- _Exercise brief_
Write the next part of the History 381 syllabus, picking up right after its final sentence.

HISTORY 381
WORLD WAR, FASCISM, & MODERNISM:
WESTERN EUROPE, 1914-1945
Semester: Fall 2006
Time:    MWF 1:00-1:50 
Place:   Main 104
Web Page: http://webs.wofford.edu/whisnantcj/
Professor: Dr. Clayton Whisnant
Office: Main 105
email: whisnantcj@wofford.edu
phone: x4550
office hours: MWF 9:00-10:00
TTR 9:30-11:00
or by appointment

 CONTENTS         

Course Description Texts Grading
Attendance Policy Other Remarks Class Schedule

COURSE DESCRIPTION     

Course Goals

In this course, students will study the events that defined the twentieth century for Europe and the rest of the world.  Besides examining the crucial events that affected Western Europe in the first half of the twentieth century--World War I, the threat of communism, the rise of fascism, the Great Depression, and World War II--this course will consider several major questions:

Because all of these questions have generated a tremendous amount of debate among historians, this course will also spend some time on comparing and evaluating the various ideas and theories that have developed around these questions.  The goal will be to consider how historians formulate theories, what evidence they consider, and how they defend their arguments against criticism.

- _Data extract_
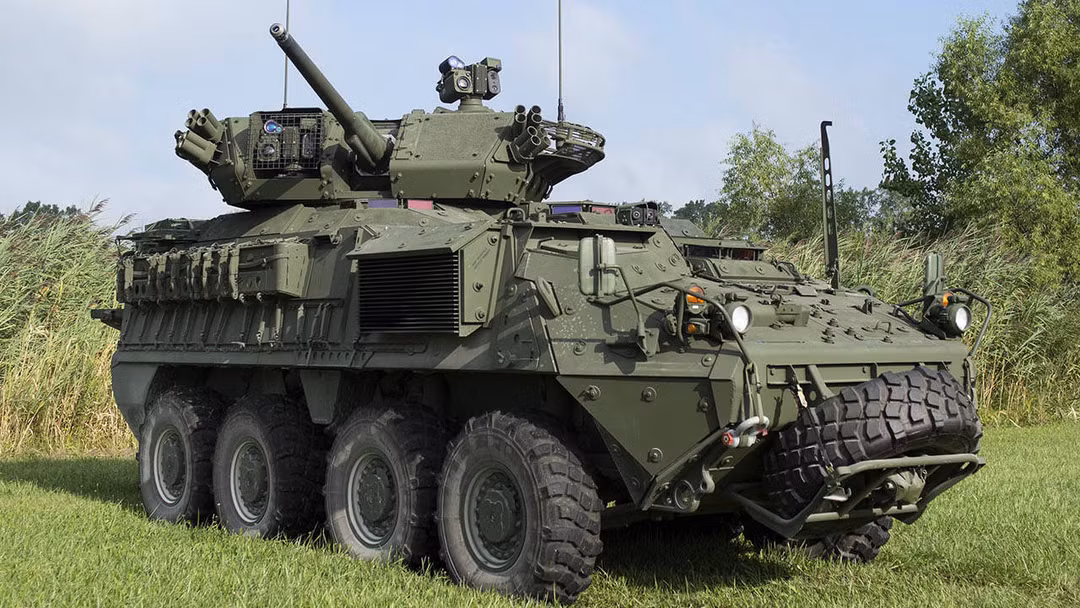 Khi cuộc phản công trên hướng Orekhiv thuộc miền trung tỉnh Zaporizhia không tiến triển, Quân đội Ukraine cuối cùng đã triển khai lực lượng "khủng" nhất của mình là Lữ đoàn tấn công đường không số 82, với 2.000 quân vào chiến trường.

- _Task answer_
Course Objectives

To meet the goals of the course, students will have to successfully write two papers that will force them to integrate knowledge acquired from lectures and textbooks and also pass three in-class exams that will test their knowledge of a) basic terms, b) historical figures and organizations, c) key events that have shaped Western Europe in the early twentieth century, and d) the cause & effect relationships that have given shape to the course of European history between 1914 and 1945..

Technology Skills

All papers in the class will need to be written on a Computer word-processor.  Students will also need some basic knowledge of web browsers in order to be able to find and utilize material on the on-line version of this syllabus.

Instructional Format

This course will mix together lectures with days set aside for the discussion of essays or monograph material..

 

 TEXTS

The assigned reading should be done before the class for which it is assigned.

 GRADING

Attendance/In-Class Participation

10%

Quizzes

5%

1 short paper (5-6 pages long) 10%

1 Midterm

20%

1 long paper (10-12 pages long)

35%

1 Final Exam

20%

 Students are expected to attend the class regularly, to complete the reading on time, and to participate in class discussions.  Failure to do each of these things will result in a lower participation grade.

ATTENDANCE POLICY

Students should be aware that regular attendance is part of the participation grade.  Students are allowed two unexcused absences, but after that absences will seriously hurt the attendance portion of their grade.  If a student misses too many classes, I may exercise my right to withdraw him or her from the class after a warning.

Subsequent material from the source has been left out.